Reading text
++++++

Fancy Man (15-8 joint-favourite) was also travelling well as Surprise Exhibit, River Alwen and Desert History set the pace.
The Richard Hannon-trained colt quickened nicely to hit the front over a furlong out and cross the line three and a quarter lengths clear of the other joint-favourite, Alenquer, to give Moore his 50th success of the season.
“He’s a proper horse. I like him an awful lot,” said Moore.
“He’s a lovely, big, strong horse out a Galileo mare.”
Jim Goldie is dreaming of next year’s Melbourne Cup for Euchen Glen after his versatile seven-year-old landed his fist success since July 2018 in the Betfair Exchange Old Borough Cup Handicap.
Effective at distances from a mile and a quarter to two miles, Euchen Glen ground it out from Dark Jedi over a mile and three-quarters.
Euchen Glen (14-1) enjoyed the strong gallop set by Glencadam Glory and Dark Jedi and was produced by Paul Mulrennan at the business end to prevail by a length and a quarter.
Euchen Glen had been off the best part of two years with a tendon injury until returning at Doncaster in June.
“He ran a blinder in the Ebor (when fifth) and the handicapper was generous enough to drop us a pound which was quite handy,” said Goldie.
“The race set up quite well. There was plenty of pace and Paul decided to drop in and wait. It was a brilliant ride by Paul.
“He gets on well with him. It was unfortunate he missed his John Smith’s Cup win (in 2018) because he got injured the week before. Both have come back from injury. It’s great to see the horse back as good as ever. He’s as good as you get.

++++++

What this exercise asks
a: In the horse racing report, who rode Euchen Glen to victory?
b: Pick up the horse racing report after its final sentence and write a short continuation in the same style.

++++++

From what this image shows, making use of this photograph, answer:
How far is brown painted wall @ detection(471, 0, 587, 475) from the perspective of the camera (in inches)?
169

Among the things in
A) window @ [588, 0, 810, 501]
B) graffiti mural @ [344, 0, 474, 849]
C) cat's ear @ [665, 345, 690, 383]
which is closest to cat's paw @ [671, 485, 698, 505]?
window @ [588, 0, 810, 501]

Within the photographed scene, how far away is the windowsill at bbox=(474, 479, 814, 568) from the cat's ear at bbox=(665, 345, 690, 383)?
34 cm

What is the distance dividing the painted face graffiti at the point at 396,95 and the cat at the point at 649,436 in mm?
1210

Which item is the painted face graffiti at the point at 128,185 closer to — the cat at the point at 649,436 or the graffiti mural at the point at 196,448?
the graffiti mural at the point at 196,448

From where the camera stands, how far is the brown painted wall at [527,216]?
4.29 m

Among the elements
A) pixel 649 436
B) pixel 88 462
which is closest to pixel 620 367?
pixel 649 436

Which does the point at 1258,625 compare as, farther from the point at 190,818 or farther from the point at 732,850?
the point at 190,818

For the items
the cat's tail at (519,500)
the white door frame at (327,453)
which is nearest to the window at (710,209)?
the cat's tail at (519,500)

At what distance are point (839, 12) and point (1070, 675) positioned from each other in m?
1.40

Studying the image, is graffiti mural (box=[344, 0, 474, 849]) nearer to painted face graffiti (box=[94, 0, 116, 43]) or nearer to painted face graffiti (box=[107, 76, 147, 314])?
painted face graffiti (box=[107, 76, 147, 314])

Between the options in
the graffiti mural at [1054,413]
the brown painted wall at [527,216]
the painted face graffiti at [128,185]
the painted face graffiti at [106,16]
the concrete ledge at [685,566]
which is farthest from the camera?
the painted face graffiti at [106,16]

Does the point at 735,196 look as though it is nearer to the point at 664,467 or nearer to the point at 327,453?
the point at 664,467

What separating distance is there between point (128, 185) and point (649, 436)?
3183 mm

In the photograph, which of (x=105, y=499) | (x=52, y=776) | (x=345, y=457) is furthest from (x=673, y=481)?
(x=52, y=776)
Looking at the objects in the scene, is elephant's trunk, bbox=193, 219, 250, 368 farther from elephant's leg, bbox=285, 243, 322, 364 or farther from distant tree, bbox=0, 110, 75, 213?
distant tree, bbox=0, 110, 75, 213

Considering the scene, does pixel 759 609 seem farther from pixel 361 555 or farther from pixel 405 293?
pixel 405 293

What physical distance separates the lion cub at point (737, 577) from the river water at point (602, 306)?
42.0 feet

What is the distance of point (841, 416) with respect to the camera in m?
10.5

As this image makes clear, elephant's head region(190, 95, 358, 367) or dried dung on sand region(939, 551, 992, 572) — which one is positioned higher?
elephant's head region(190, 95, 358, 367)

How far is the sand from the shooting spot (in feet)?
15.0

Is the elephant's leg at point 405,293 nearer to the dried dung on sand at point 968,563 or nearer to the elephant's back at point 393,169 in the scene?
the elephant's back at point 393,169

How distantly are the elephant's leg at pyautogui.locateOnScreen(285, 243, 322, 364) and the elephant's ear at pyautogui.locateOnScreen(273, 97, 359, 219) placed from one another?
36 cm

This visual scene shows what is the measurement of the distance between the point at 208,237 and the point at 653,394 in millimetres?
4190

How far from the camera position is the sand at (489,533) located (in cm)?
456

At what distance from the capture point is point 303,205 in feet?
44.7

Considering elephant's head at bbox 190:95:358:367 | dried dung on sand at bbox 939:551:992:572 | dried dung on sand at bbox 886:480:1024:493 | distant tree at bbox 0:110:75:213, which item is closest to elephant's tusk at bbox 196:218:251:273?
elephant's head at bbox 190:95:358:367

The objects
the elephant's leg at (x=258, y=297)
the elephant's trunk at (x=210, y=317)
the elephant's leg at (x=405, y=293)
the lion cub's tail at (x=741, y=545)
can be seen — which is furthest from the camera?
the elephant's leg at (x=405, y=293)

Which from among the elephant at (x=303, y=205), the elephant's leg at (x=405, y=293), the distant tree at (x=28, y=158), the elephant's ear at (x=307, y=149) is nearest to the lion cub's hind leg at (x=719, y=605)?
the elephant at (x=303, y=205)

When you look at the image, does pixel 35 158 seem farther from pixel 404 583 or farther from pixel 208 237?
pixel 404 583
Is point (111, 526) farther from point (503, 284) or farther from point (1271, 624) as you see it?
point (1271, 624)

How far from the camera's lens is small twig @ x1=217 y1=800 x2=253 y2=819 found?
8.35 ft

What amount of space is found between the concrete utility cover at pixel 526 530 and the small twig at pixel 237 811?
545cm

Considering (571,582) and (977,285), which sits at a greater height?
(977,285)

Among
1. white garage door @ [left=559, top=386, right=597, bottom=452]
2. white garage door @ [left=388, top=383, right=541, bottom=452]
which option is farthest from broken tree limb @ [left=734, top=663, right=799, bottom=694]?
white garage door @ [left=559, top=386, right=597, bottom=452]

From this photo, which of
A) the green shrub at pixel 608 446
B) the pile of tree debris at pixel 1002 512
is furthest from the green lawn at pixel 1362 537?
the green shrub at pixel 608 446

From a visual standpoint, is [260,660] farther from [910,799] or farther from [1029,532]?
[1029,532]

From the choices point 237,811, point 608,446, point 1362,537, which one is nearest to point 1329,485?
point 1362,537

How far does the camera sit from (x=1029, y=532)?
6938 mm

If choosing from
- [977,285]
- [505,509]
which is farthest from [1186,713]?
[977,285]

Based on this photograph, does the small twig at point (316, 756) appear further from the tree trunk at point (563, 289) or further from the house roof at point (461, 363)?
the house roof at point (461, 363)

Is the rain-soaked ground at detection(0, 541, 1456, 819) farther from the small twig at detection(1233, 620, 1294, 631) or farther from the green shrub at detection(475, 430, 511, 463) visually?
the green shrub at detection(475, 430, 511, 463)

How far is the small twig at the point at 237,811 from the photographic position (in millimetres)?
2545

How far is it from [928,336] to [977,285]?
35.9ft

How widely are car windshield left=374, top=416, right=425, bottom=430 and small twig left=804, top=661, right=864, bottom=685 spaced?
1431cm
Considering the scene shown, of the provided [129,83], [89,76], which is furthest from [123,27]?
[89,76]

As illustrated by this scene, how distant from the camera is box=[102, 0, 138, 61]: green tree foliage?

++++++

Answer set
a: Paul Mulrennan.

b:
“He might be a Melbourne cup horse next year if we can keep him sound.”
Goldie added: “He’ll get a hike for that. He’s heading for the Doonside Cup at Ayr in a fortnight. Whether I can get the owners to supplement him for Ascot (on Champions Day), I don’t know, but Stradivarius is in that.”
Favorite Moon (9-4) relished the testing conditions to run out a facile winner of the Best Odds On The Betfair Exchange Handicap under Andrea Atzeni.
The William Haggas-trained gelding had disappointed when sent off favourite for the Melrose Handicap at York, but showed his true colours when bounding clear in the final furlong to beat his stablemate Midrarr by eight and a half lengths.
“He settled well and did it really nicely. He loves that ground, I think it’s quite important to him. He’s going the right way,” said Maureen Haggas, assistant to her husband.